Paylaş
Döviz fiyatlarının yükselmesi, enflasyonu, enflasyon yeni zamları tetikliyor. Tekrar 2000’li yıllara dönüldü. Bu sarmal umarız kırılır. ÜFE’nin yüzde 79’larda oluşu yüzde 36’lar seviyesindeki tüketici enflasyonuna da baskı oluşturacaktır. Şu anda iş dünyasında en güncel konusu girdi maliyetlerinin bir anda yüksek oranda artmasının yarattığı problemlerdir. Bahse konu zamların ayrıca ciddi manada “işletme sermayesi” ihtiyacı doğurduğu bilinmeli. Elektrik, doğalgaz, ücretler, SGK, muhtasar gibi “peşin ödeme esaslı” giderlerde, yüzde 50’den az olmamak üzere, yüzde 100’leri aşan fiyat artışları, ödenebilirliği bir yana, çok ciddi “işletme sermayesi” açığı oluşturacaktır.
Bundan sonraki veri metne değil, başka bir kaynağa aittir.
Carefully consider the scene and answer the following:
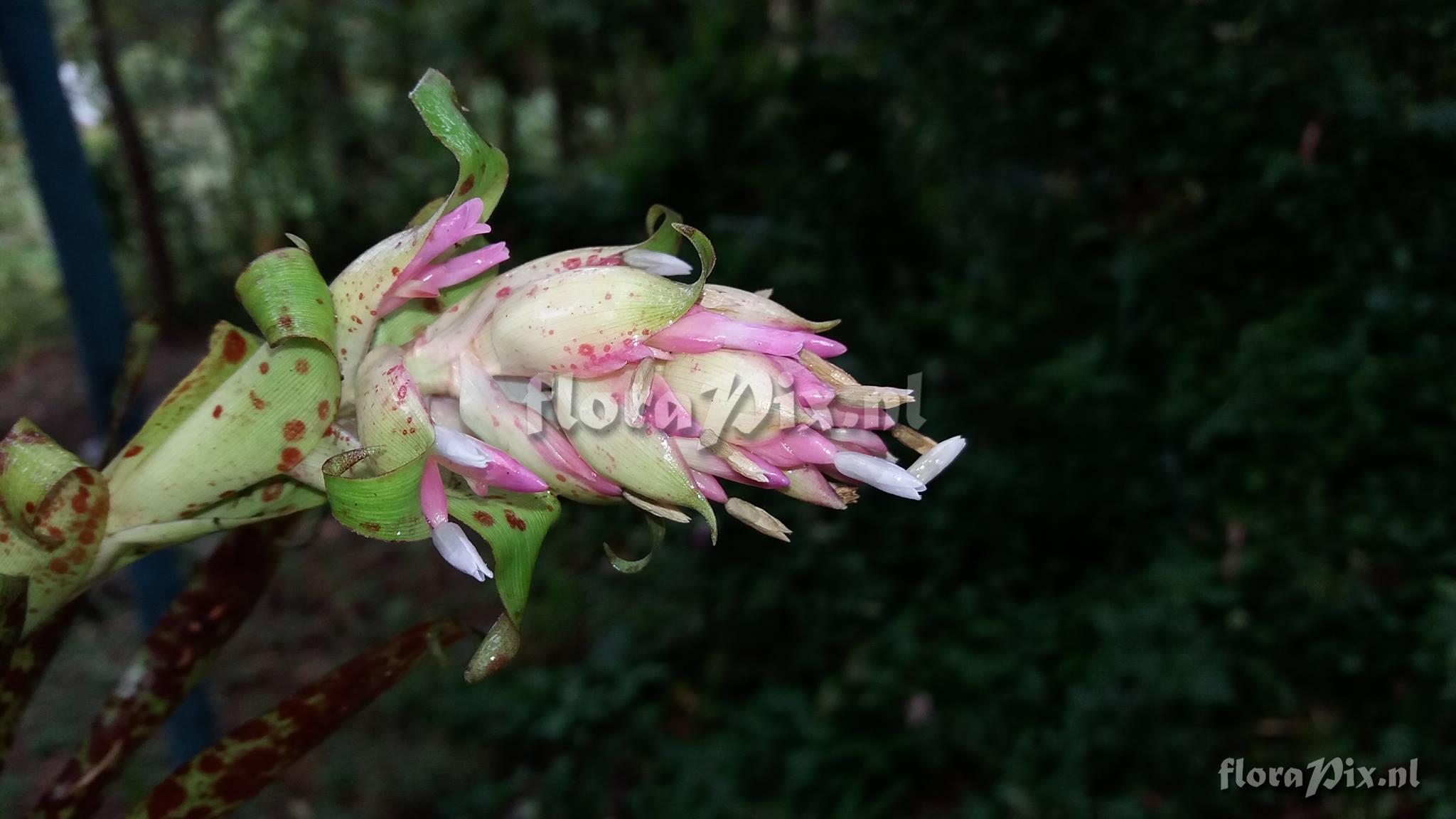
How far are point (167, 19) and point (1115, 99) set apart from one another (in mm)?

Bu handikapı karşılamak için banka kredilerine yönelindiğinde rotatif kredilerin yüzde 30 ile 45’ler arasında belirlendiği nazara alındığında, hakikaten sermayesi kıt işletmelerde işler hayli zora giriyor demektir. Böylesi durumlarda “tedarik zinciri” kırılır, daha da kötüsü “ödeme namusu” kriteri zaafa uğrar. Özetle ekonomide işler tatsız gidiyor. Ücretler için konuşulan yüzdeler 45 ile 60’lar mertebesinde.
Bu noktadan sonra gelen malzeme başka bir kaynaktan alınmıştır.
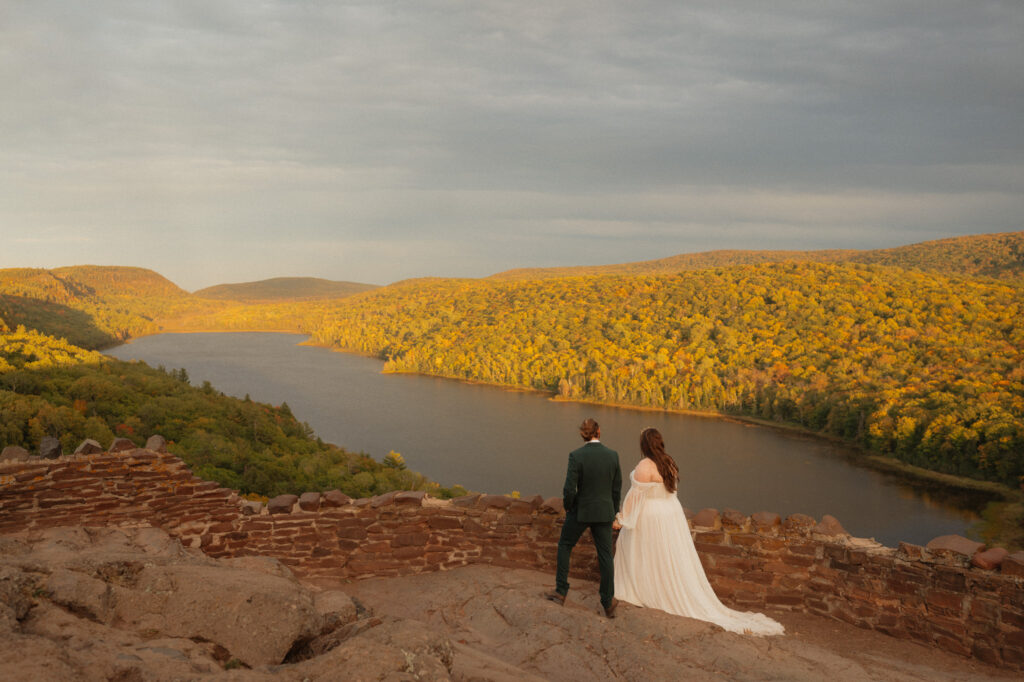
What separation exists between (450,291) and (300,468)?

Asgari ücret yüzde 50 artınca, bağlı olarak diğer ücretler için bu seviyeler konuşuluyor. Ama bu artışlar ne ölçüde mümkün olabilir, bu halmeçhul. İhtimal, firmalar 6’şar aylık periyodlarda daha temkinli bir ücret artışı planlayacaklardır. Özetle; zor bir 2022 herkesi bekliyor.
---------------
ZORUNLU DEVİR TEDİRGİN EDER
TCMB ihracat dövizlerinin yüzde 25’ini, açıkladığı kurlar üzerinden, bankalar marifetiyle ihracatçıdan, bedel döviz alım belgesi ve benzeri bir belgeye bağlandığı anda satın alma kuralını getirdi. Hani bu düzenleme yanlış anlaşılmamalı. İhracatçı mecburen sattığı dövizleri, kambiyo mevzuatı cari olduğuna göre hemen bankalardan yine satın alabilir. Ama bu işlemin maliyeti yüzde 1-2’ler mertebesi olacaktır. Bu düzenleme evvel emirde Merkez Bankası’nın brüt rezervlerini artırıcı bir etki yaratır. Brüt derken bu tutarların neticede “borç” olduğuna vurgu yapıyoruz.
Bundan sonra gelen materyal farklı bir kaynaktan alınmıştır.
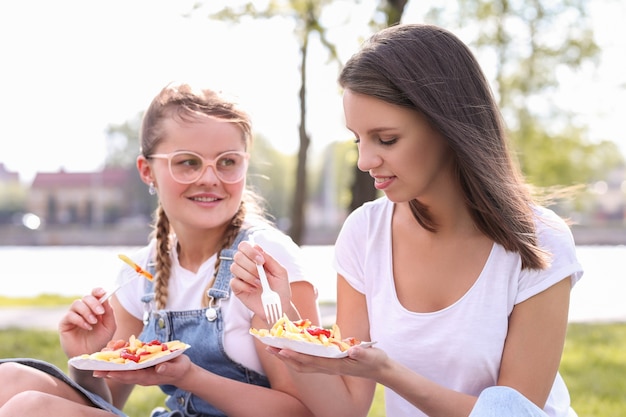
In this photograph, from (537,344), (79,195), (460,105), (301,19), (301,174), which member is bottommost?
(79,195)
İkincisi; Merkez Bankası bahse konu dövizleri, ki 2022 yılı için bu uygulama aynen devam ettirilirse takribi 65-70 milyar dolardan söz ediyoruz, doğrudan piyasadan temin etme yolunu tercih etseydi müthiş bir talep oluşacağından döviz fiyatları yukarılara tırmanacaktı. Bu yöntem, fiyatını kendi belirlediği için nispeten dalgalanma öncesi fiyatlardan döviz temini imkanı sağlayacak ve daha hesaplı olacaktır.
Tabii ki piyasa döviz talep ettiği müddetçe günün sonunda döviz fiyatları bu neviden palyatif çözümlerden etkilenmeyecek ve nereye gidecekse yine o yere gidecektir. Ama belirttiğimiz gibi TCMB için bu yöntemde brüt rezerv artırımı ve edinimde bir maliyet avantajı söz konusudur. Belirtmek gerekir ki, bu uygulamalar geçmişte denenmiştir.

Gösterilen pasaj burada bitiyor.